I’am trying to run a code in a multi-threaded setting but it’s giving me an error python: cufile_worker_thread.h:57: virtual void.
python: cufile_worker_thread.h:57: virtual void CUFileThreadPoolWorker::run(): Assertion 0’ failed.`

The code is running inside the latest MONAI container. Interestingly, when the code is run with only a single thread, it works. I’am trying to run it on a HPC cluster using Load Sharing Facility (LSF) scripts for job submission. The job is submitted with the following parameters:
3 nodes, 3 cores per node, 1 gpu per node, 100 GB RAM, H100 GPU
The Cufile log looks like this:

Could you please advise on how I can eliminate this error. Thank you!

Hi Anurag,

Could you provide the entire cuFile log. The neighboring context may help us debug better.
From the snippet pasted here, it looks like the cuda device is not available at this time and as a result the cuDevicePrimaryCtxRetain cuda call fails.

This indicates that requested CUDA device is unavailable at the current time. Devices are often unavailable due to use of CU_COMPUTEMODE_EXCLUSIVE_PROCESS or CU_COMPUTEMODE_PROHIBITED.

My suspicion is that one of the compute mode settings are effected in this environment preventing the thread to retain the context on the same device.

With only single thread it is the sole entity using the context and it works smoothly

Hi PrashantP,

Thanks a lot for helping me out on this one!

Sure, I am attaching here the cufile log
cufile.log (124.3 KB)

Also I noticed the code runs on some other gpu nodes but fails on other specific nodes. Do you think it can be driver related? Also I get a hint from your answer that it could be related to context switching between different processes on the GPU. Is there any way I could bind the gpu using affinity or something to a specific lsf job. Thanks!!
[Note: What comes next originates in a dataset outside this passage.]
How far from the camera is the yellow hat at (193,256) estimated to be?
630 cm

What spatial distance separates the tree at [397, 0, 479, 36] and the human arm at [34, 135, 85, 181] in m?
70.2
Hi Anurag, will analyze the logs and add if I find anything else.

I am not very conversant on what settings in lsf one would need to make to affinitize gpu to a particular lsf job. But I would imagine LSF should have a way to achieve that.

My suspicion is that on the failing nodes there is some CUDA setting that is being made which does not allow cuda context sharing for a GPU across multiple running entities. In other words, a given process (across its various threads) is able to use just one CUDA context on a given GPU device at a time. The default CU_COMPUTEMODE_DEFAULT would have been able to allow multiple contexts on the GPU device at the same time (hence the threads are expected to succeed with the cuda call around primary context)

Got it! I’ll also try to check if I can affinitize gpu and see if that helps!

Hi PrashantP,

I hope you are doing well!

and I found out that the gpu job was running in mode=exclusive_process(I’m also attaching the screenshot below). I’m trying some options to see if I can change the mode settings. Do you think if I somehow disable that then it might work? Thanks!!

Hi Anurag,

I believe so. The cuDevicePrimaryCtxRetain failure is due to this flag as per the cuFile.log
Setting this to CU_COMPUTEMODE_DEFAULT, I anticipate the above failure to go away. If not we would need to debug this further.

Got it! I also found this IBM Documentation and will check if I can set it to CU_COMPUTEMODE_DEFAULT. Thanks again for your continued support!